_Excerpt to read_.

“Palliative care nursing is about giving more of what matters most: time, comfort and dignity”

Galway Hospice Foundation Highlights the Importance of Palliative Care Nursing Through International Nurses Day Campaign

Galway Hospice Foundation has marked International Nurses Day by celebrating the compassion, expertise and humanity of nurses and healthcare assistants working across its services.

Throughout the week, Galway and Mayo Hospices shared reflections from members of their nursing teams to recognise the many ways nurses contribute to hospice care every day. Their voices reflect a shared commitment to person-centred care, reassurance and being present for patients and families when it matters most.

The campaign explored the meaning of palliative care nursing, the importance of dignity and connection, and the impact small moments of kindness can have during some of life’s most difficult times.

The campaign was developed around this year’s International Nurses Day theme: “Our Nurses. Our Future. Empowered Nurses Save Lives,” which highlights the vital role nurses play not only in clinical care, but also in providing comfort, dignity, connection and support for patients and families at some of life’s most difficult moments.

The Human Side of Hospice Nursing

Within palliative care, nurses play a particularly unique role. Alongside clinical expertise, hospice nursing requires emotional presence, communication, empathy and the ability to support patients and families through uncertainty, vulnerability and grief. Often, it is the smallest gestures — listening, sitting quietly beside someone, offering reassurance or helping preserve dignity — that leave the greatest impact.

Mayo Hospice nurse Eugene Slattery reflected on the lasting impact of kindness in nursing care and described palliative care nursing as “giving more of what matters most: time, comfort and dignity.” As he explained: “People rarely remember clinical interventions. They remember kindness. They remember being listened to. They remember being treated like a person, not a diagnosis.”

_Work instruction_. From the hospice nursing article, write out the passage starting with "Throughout the week, Galway" and going on through "most difficult times.". The entries after this point were taken from a separate source.

Stored items
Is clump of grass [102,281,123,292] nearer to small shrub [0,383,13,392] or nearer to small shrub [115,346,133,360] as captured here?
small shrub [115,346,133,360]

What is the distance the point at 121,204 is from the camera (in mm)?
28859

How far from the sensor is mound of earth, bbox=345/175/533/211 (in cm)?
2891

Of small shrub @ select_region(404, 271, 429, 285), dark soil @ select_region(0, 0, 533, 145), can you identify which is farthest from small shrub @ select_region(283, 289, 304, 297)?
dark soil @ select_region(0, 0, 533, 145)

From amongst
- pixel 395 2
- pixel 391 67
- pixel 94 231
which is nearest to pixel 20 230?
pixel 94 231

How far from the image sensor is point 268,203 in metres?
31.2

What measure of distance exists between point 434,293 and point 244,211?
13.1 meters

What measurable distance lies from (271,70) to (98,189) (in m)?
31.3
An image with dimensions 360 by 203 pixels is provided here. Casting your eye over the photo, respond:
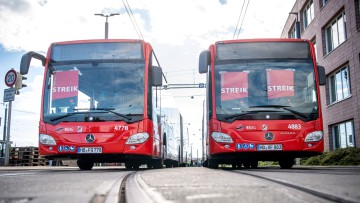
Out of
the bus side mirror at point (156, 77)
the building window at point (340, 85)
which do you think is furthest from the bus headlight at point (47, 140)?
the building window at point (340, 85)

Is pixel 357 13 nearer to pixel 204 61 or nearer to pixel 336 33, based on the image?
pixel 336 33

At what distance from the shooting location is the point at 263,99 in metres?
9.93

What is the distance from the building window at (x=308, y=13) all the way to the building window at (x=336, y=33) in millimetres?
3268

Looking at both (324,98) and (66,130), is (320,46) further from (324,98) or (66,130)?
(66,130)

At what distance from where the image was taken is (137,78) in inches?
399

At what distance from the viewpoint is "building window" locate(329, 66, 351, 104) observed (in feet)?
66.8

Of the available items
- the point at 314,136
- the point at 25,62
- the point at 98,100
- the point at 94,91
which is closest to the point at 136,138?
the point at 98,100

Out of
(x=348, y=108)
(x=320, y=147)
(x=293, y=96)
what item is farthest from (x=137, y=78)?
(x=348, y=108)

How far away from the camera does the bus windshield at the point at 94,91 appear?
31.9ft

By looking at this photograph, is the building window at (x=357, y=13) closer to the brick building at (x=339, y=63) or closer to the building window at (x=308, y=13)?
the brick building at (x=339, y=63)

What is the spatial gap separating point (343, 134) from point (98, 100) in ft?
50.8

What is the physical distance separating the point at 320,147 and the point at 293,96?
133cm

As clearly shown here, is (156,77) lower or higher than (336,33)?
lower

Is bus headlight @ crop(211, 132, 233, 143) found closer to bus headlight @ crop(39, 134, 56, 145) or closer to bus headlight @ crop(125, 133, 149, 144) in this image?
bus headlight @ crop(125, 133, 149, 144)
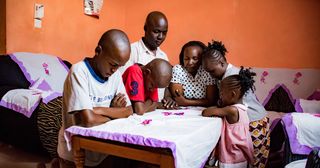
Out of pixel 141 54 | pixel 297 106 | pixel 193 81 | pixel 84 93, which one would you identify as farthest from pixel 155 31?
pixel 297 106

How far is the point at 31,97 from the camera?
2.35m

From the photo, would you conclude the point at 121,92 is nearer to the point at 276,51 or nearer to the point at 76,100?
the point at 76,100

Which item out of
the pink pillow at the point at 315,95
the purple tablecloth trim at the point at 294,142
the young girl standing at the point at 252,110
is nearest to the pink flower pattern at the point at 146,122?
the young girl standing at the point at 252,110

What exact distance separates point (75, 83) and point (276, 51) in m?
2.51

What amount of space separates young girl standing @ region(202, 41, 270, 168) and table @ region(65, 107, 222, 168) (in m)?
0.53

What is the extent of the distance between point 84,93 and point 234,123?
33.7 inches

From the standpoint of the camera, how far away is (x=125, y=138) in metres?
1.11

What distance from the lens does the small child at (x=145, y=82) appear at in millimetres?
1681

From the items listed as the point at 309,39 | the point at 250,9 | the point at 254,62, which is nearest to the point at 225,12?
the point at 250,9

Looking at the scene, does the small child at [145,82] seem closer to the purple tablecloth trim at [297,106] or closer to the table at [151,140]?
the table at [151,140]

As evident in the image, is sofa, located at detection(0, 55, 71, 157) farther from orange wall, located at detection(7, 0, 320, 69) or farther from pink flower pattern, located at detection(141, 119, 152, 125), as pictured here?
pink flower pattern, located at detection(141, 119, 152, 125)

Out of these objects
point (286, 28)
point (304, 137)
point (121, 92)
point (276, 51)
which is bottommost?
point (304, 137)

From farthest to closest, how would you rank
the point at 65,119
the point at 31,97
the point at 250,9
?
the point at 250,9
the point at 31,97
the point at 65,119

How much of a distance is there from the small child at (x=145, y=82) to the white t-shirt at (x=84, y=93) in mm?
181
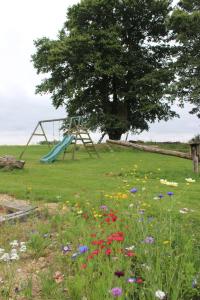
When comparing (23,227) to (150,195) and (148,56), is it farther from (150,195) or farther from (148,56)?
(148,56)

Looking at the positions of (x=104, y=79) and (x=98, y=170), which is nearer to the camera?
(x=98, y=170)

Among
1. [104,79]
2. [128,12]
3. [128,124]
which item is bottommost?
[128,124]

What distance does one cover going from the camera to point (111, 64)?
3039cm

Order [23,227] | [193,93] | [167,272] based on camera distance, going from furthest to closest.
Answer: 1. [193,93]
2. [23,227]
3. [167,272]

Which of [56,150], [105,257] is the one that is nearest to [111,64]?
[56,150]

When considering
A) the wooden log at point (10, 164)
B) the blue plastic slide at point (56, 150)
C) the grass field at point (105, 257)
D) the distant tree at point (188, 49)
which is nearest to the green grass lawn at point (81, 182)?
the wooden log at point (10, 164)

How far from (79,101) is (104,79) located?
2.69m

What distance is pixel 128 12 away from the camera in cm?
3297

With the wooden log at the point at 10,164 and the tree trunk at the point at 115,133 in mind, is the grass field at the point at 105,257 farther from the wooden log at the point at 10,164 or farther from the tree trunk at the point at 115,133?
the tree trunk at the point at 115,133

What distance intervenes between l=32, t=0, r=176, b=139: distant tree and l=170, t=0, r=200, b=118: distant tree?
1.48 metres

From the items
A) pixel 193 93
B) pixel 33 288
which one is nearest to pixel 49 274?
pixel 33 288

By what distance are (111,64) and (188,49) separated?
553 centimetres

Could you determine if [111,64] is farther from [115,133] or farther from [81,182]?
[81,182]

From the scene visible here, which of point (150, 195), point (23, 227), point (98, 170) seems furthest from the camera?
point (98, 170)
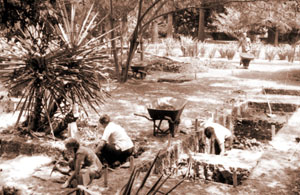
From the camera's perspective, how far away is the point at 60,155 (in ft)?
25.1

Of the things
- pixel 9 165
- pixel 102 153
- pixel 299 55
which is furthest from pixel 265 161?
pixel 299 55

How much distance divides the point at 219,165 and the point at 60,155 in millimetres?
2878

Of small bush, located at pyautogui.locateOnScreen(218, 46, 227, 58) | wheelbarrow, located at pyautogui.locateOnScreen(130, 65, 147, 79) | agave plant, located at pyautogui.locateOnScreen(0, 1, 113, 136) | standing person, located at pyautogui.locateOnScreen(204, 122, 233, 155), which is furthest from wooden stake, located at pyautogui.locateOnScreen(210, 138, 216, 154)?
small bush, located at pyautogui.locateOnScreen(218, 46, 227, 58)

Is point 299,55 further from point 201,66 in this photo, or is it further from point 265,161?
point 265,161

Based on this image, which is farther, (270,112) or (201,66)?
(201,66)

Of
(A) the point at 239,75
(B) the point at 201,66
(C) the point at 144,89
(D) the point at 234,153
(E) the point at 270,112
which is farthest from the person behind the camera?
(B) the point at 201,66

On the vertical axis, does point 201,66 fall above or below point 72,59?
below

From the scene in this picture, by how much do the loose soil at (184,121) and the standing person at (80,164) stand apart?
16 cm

_Result for this task_.
Throughout the week, Galway and Mayo Hospices shared reflections from members of their nursing teams to recognise the many ways nurses contribute to hospice care every day. Their voices reflect a shared commitment to person-centred care, reassurance and being present for patients and families when it matters most.

The campaign explored the meaning of palliative care nursing, the importance of dignity and connection, and the impact small moments of kindness can have during some of life’s most difficult times.